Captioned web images
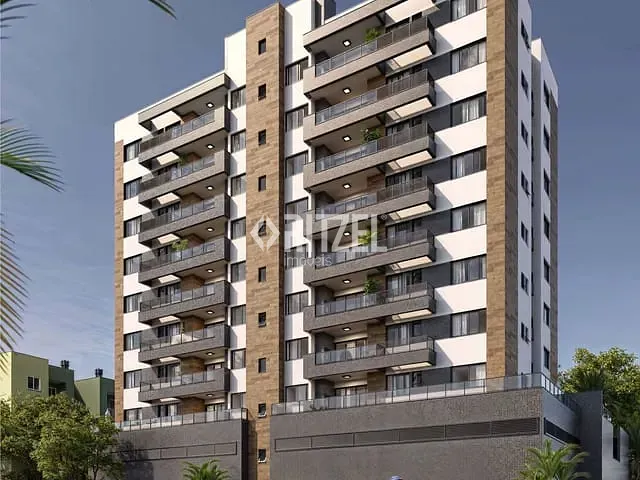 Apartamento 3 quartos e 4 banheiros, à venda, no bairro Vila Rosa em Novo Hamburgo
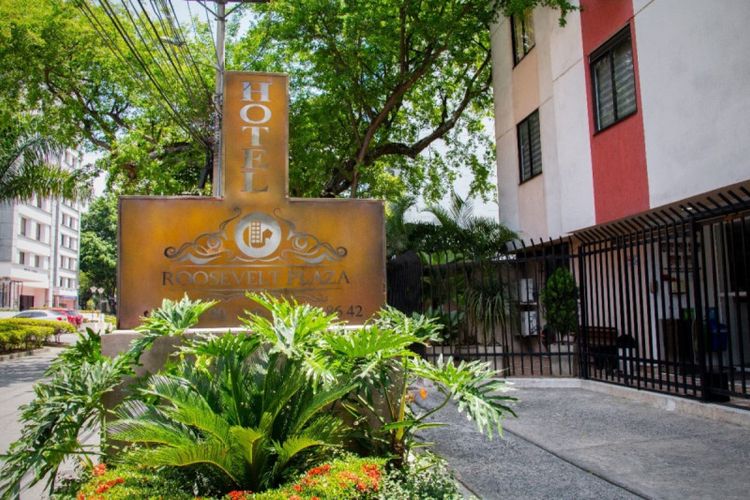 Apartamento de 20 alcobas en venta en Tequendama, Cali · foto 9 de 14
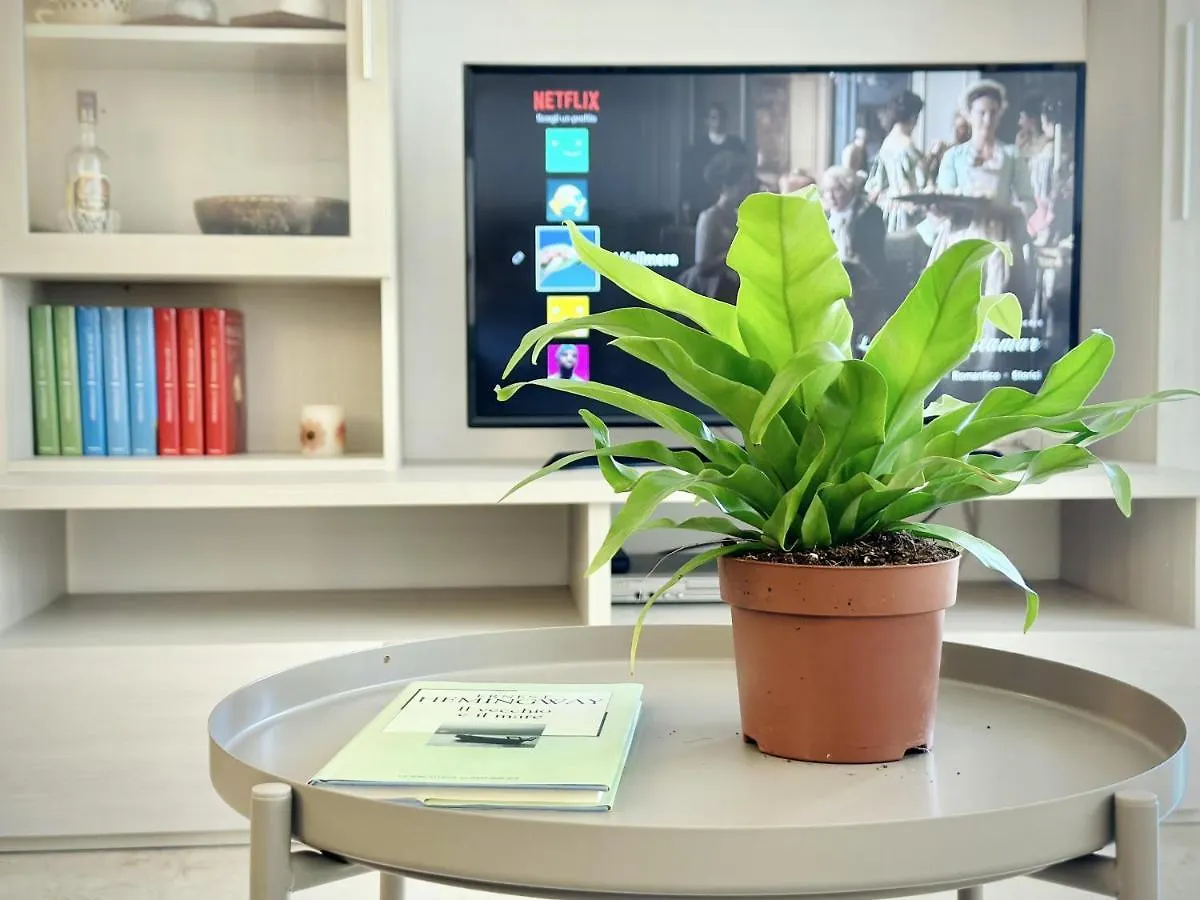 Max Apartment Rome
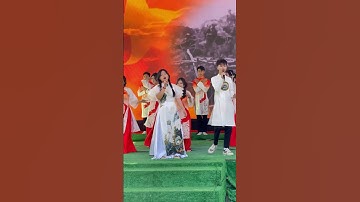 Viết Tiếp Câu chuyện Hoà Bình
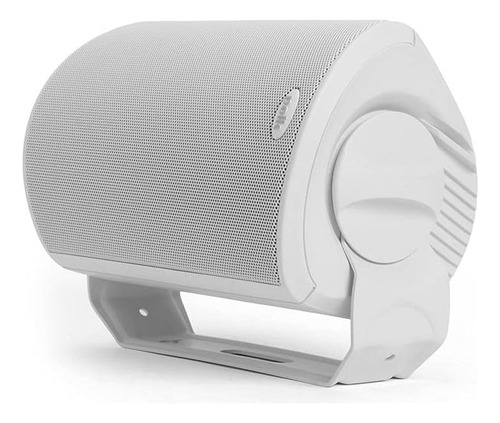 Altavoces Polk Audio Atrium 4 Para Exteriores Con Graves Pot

** PROBLEM TO WORK ON **
Arrange every item above as a Markdown table with the columns "Row" and "Item text," one row per line and blank lines omitted. Omit the pictures from your answer.

** YOUR RESPONSE **
| Row | Item text |
|---|---|
| 1 |  Apartamento 3 quartos e 4 banheiros, à venda, no bairro Vila Rosa em Novo Hamburgo |
| 2 |  Apartamento de 20 alcobas en venta en Tequendama, Cali · foto 9 de 14 |
| 3 |  Max Apartment Rome |
| 4 |  Viết Tiếp Câu chuyện Hoà Bình |
| 5 |  Altavoces Polk Audio Atrium 4 Para Exteriores Con Graves Pot |